Reproduce the listing word for word, leaving every picture behind.

• EXERCISE INPUTS:
• • • • • • •

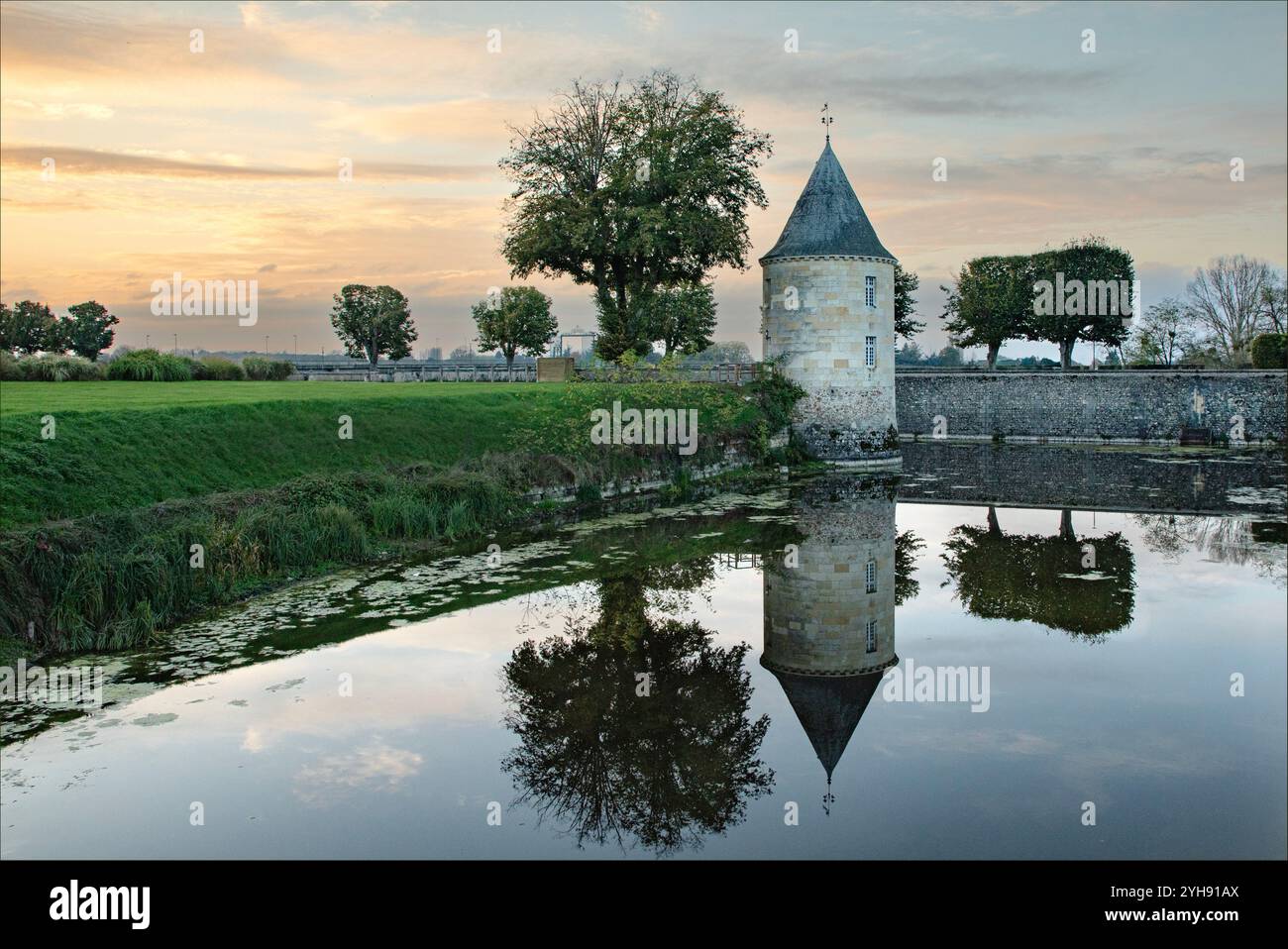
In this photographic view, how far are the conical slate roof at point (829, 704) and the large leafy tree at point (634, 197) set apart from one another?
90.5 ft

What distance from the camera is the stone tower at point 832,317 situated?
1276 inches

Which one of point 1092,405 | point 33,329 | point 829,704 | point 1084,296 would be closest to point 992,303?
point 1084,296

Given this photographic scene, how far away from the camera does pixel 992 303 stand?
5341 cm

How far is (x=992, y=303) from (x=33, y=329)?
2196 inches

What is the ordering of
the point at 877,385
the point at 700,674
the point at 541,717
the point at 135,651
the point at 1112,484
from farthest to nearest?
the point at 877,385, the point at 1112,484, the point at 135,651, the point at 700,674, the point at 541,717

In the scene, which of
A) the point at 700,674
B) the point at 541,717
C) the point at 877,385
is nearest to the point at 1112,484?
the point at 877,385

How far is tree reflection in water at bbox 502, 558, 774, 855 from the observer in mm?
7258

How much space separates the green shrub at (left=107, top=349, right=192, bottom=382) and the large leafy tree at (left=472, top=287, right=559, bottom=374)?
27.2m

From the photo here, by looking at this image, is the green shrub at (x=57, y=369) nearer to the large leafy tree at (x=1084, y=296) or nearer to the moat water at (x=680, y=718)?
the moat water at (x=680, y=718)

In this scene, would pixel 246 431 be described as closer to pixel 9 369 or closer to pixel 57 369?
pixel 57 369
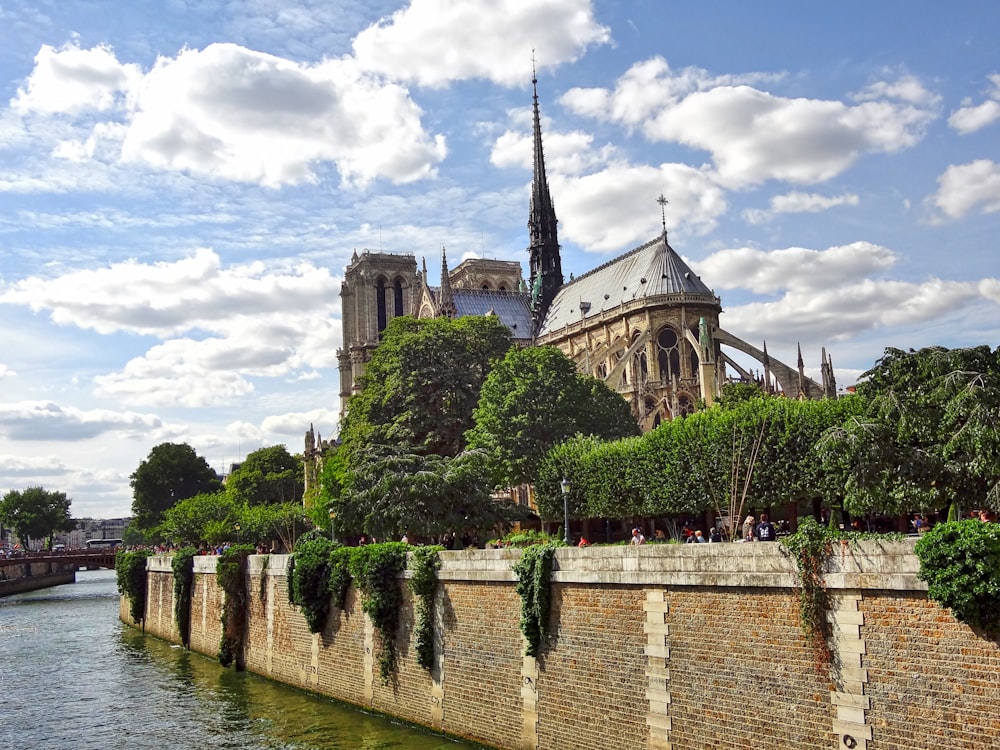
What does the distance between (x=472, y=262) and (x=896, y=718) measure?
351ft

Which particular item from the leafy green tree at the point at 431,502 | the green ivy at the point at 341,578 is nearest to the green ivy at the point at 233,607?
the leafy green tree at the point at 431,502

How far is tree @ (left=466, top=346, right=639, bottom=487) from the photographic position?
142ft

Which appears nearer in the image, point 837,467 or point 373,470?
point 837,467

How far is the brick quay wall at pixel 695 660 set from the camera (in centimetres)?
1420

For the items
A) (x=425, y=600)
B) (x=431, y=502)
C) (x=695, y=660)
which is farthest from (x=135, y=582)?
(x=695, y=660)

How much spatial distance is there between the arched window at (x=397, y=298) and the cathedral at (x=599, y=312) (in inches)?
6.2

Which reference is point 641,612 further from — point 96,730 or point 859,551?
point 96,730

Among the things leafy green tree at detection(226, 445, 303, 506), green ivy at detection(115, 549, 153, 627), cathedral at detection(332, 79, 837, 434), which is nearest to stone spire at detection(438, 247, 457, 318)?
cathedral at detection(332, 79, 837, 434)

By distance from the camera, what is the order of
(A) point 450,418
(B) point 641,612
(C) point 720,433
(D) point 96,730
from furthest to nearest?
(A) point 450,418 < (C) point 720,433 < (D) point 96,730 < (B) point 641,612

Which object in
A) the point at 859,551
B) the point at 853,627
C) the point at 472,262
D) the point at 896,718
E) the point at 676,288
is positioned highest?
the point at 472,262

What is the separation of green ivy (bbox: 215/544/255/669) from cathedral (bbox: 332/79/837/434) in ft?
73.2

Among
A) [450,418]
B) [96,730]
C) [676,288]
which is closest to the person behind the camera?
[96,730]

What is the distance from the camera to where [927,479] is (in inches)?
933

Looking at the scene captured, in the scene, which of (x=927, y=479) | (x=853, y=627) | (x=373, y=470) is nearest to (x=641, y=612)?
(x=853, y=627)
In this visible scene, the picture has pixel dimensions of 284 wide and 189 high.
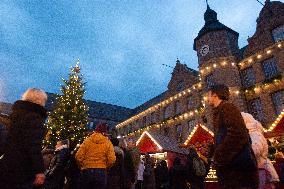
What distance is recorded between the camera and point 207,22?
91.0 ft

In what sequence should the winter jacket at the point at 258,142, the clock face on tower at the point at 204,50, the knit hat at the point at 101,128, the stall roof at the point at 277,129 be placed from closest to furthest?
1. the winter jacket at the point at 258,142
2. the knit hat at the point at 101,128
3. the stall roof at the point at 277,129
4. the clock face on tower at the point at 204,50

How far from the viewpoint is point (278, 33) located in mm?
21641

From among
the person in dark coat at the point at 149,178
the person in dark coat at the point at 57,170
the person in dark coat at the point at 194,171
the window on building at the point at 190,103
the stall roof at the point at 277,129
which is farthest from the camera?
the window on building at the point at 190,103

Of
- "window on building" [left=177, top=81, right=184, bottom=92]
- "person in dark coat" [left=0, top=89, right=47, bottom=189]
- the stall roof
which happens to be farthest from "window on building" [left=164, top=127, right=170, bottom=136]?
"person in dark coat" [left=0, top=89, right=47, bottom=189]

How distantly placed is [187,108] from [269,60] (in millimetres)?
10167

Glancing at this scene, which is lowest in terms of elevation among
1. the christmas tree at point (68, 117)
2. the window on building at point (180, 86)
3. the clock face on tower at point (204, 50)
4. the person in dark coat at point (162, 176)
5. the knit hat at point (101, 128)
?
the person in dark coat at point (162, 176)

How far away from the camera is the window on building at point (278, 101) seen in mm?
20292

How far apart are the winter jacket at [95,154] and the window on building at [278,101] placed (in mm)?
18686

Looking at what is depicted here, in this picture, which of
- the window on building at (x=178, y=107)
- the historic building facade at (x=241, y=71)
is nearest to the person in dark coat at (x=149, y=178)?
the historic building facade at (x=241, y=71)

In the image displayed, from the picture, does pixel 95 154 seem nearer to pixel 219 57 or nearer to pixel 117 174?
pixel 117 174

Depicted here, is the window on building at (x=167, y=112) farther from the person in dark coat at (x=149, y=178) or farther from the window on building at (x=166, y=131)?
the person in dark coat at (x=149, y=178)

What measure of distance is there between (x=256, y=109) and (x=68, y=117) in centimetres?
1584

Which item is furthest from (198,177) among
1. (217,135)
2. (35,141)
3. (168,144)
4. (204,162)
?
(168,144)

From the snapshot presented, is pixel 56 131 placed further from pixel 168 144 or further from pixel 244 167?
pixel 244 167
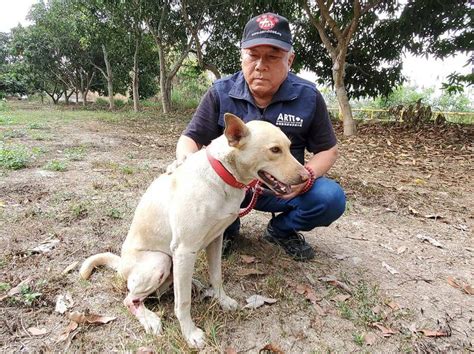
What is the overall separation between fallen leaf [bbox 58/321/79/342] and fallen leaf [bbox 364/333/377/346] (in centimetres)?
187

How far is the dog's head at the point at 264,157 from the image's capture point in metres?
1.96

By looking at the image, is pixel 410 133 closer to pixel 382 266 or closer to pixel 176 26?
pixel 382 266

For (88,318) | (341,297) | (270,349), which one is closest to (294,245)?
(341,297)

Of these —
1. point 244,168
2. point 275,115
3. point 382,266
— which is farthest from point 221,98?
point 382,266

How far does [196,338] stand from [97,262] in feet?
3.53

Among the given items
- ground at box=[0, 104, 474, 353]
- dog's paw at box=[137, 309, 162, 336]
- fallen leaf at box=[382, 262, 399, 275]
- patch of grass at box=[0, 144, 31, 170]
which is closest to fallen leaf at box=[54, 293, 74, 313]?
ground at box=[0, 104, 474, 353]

• • • • • • •

• EXERCISE OUTPUT:
In this photographic view, how far are the conical slate roof at point (829, 704) and the large leafy tree at point (634, 197) set apart from one another?
90.5 ft

What distance from the camera is the stone tower at point 832,317 situated?
1276 inches

Which one of point 1092,405 | point 33,329 | point 829,704 | point 1084,296 would be closest to point 992,303?
point 1084,296

Given this photographic scene, how far away from the camera does pixel 992 303 stand?
5341 cm

How far is (x=992, y=303) from (x=33, y=329)?
2196 inches

What is the ordering of
the point at 877,385
the point at 700,674
the point at 541,717
the point at 135,651
the point at 1112,484
from farthest to nearest?
the point at 877,385, the point at 1112,484, the point at 135,651, the point at 700,674, the point at 541,717

In the scene, which of
A) the point at 700,674
B) the point at 541,717
C) the point at 877,385
is nearest to the point at 1112,484?
the point at 877,385

How far is tree reflection in water at bbox 502, 558, 774, 855 from the observer in mm?
7258

How much space separates the green shrub at (left=107, top=349, right=192, bottom=382) and the large leafy tree at (left=472, top=287, right=559, bottom=374)?
27.2m

From the photo here, by looking at this image, is the green shrub at (x=57, y=369) nearer to the large leafy tree at (x=1084, y=296) or nearer to the moat water at (x=680, y=718)?
the moat water at (x=680, y=718)

In this scene, would pixel 246 431 be described as closer to pixel 9 369 or closer to pixel 57 369?
pixel 57 369
What does the distance between (x=472, y=262) and (x=896, y=718) measure?
351ft

Which particular item from the leafy green tree at the point at 431,502 | the green ivy at the point at 341,578 is nearest to the green ivy at the point at 233,607?
the leafy green tree at the point at 431,502

How far is tree @ (left=466, top=346, right=639, bottom=487) from the photographic position?
142ft

Which appears nearer in the image, point 837,467 or point 373,470?
point 837,467

How far is the brick quay wall at pixel 695 660 set from the camera (in centimetres)?
1420

For the items
A) (x=425, y=600)
B) (x=431, y=502)
C) (x=695, y=660)
which is farthest from (x=135, y=582)?
(x=695, y=660)

How much spatial distance is there between the arched window at (x=397, y=298) and the cathedral at (x=599, y=312) (in inches)?
6.2

Which reference is point 641,612 further from — point 96,730 or point 859,551?
point 96,730

Among the things leafy green tree at detection(226, 445, 303, 506), green ivy at detection(115, 549, 153, 627), cathedral at detection(332, 79, 837, 434), which is nearest to stone spire at detection(438, 247, 457, 318)?
cathedral at detection(332, 79, 837, 434)

By distance from the camera, what is the order of
(A) point 450,418
(B) point 641,612
(C) point 720,433
(D) point 96,730
from furthest to nearest?
(A) point 450,418 < (C) point 720,433 < (D) point 96,730 < (B) point 641,612

Which object in
A) the point at 859,551
B) the point at 853,627
C) the point at 472,262
D) the point at 896,718
E) the point at 676,288
is positioned highest?
the point at 472,262

What is the separation of green ivy (bbox: 215/544/255/669) from cathedral (bbox: 332/79/837/434) in ft?
73.2

Among
A) [450,418]
B) [96,730]
C) [676,288]
which is closest to the person behind the camera?
[96,730]

What is the distance from the camera to where [927,479] is (in inches)?
933

Looking at the scene captured, in the scene, which of (x=927, y=479) | (x=853, y=627) | (x=373, y=470) is nearest to (x=641, y=612)?
(x=853, y=627)
In this visible scene, the picture has pixel dimensions of 284 wide and 189 high.
What distance is recorded between the camera and point 207,22?
91.0 ft

In what sequence should the winter jacket at the point at 258,142, the clock face on tower at the point at 204,50, the knit hat at the point at 101,128, the stall roof at the point at 277,129 be placed from closest to furthest?
1. the winter jacket at the point at 258,142
2. the knit hat at the point at 101,128
3. the stall roof at the point at 277,129
4. the clock face on tower at the point at 204,50

How far from the viewpoint is point (278, 33) located in mm?
21641

From among
the person in dark coat at the point at 149,178
the person in dark coat at the point at 57,170
the person in dark coat at the point at 194,171
the window on building at the point at 190,103
the stall roof at the point at 277,129
which is farthest from the camera?
the window on building at the point at 190,103

Of
- "window on building" [left=177, top=81, right=184, bottom=92]
- "person in dark coat" [left=0, top=89, right=47, bottom=189]
- the stall roof
which happens to be farthest from "window on building" [left=164, top=127, right=170, bottom=136]?
"person in dark coat" [left=0, top=89, right=47, bottom=189]

How distantly placed is [187,108] from [269,60] (in millimetres)?
10167

Glancing at this scene, which is lowest in terms of elevation among
1. the christmas tree at point (68, 117)
2. the window on building at point (180, 86)
3. the clock face on tower at point (204, 50)
4. the person in dark coat at point (162, 176)
5. the knit hat at point (101, 128)
?
the person in dark coat at point (162, 176)

How far away from the camera is the window on building at point (278, 101) seen in mm?
20292

How far apart are the winter jacket at [95,154] and the window on building at [278,101] placed (in mm)?
18686

Looking at what is depicted here, in this picture, which of
- the window on building at (x=178, y=107)
- the historic building facade at (x=241, y=71)
is nearest to the person in dark coat at (x=149, y=178)?
the historic building facade at (x=241, y=71)

In the image displayed, from the picture, does pixel 95 154 seem nearer to pixel 219 57 or nearer to pixel 117 174?
pixel 117 174

Depicted here, is the window on building at (x=167, y=112) farther from the person in dark coat at (x=149, y=178) or farther from the window on building at (x=166, y=131)?
the person in dark coat at (x=149, y=178)

What measure of distance is there between (x=256, y=109) and (x=68, y=117) in centimetres?
1584

Which item is furthest from (198,177) among
1. (217,135)
2. (35,141)
3. (168,144)
4. (204,162)
?
(168,144)

From the snapshot presented, is pixel 56 131 placed further from pixel 168 144 or further from pixel 244 167?
pixel 244 167
What is the overall separation between fallen leaf [bbox 58/321/79/342] and fallen leaf [bbox 364/333/377/346] (in centimetres)?
187

How far is the dog's head at the point at 264,157 from the image's capture point in metres?
1.96

By looking at the image, is pixel 410 133 closer to pixel 382 266 or closer to pixel 176 26?
pixel 382 266

For (88,318) | (341,297) | (270,349), which one is closest to (294,245)?
(341,297)

Of these —
1. point 244,168
2. point 275,115
3. point 382,266
— which is farthest from point 221,98?
point 382,266

How far does [196,338] stand from [97,262] in feet?
3.53

Among the given items
- ground at box=[0, 104, 474, 353]
- dog's paw at box=[137, 309, 162, 336]
- fallen leaf at box=[382, 262, 399, 275]
- patch of grass at box=[0, 144, 31, 170]
which is closest to fallen leaf at box=[54, 293, 74, 313]?
ground at box=[0, 104, 474, 353]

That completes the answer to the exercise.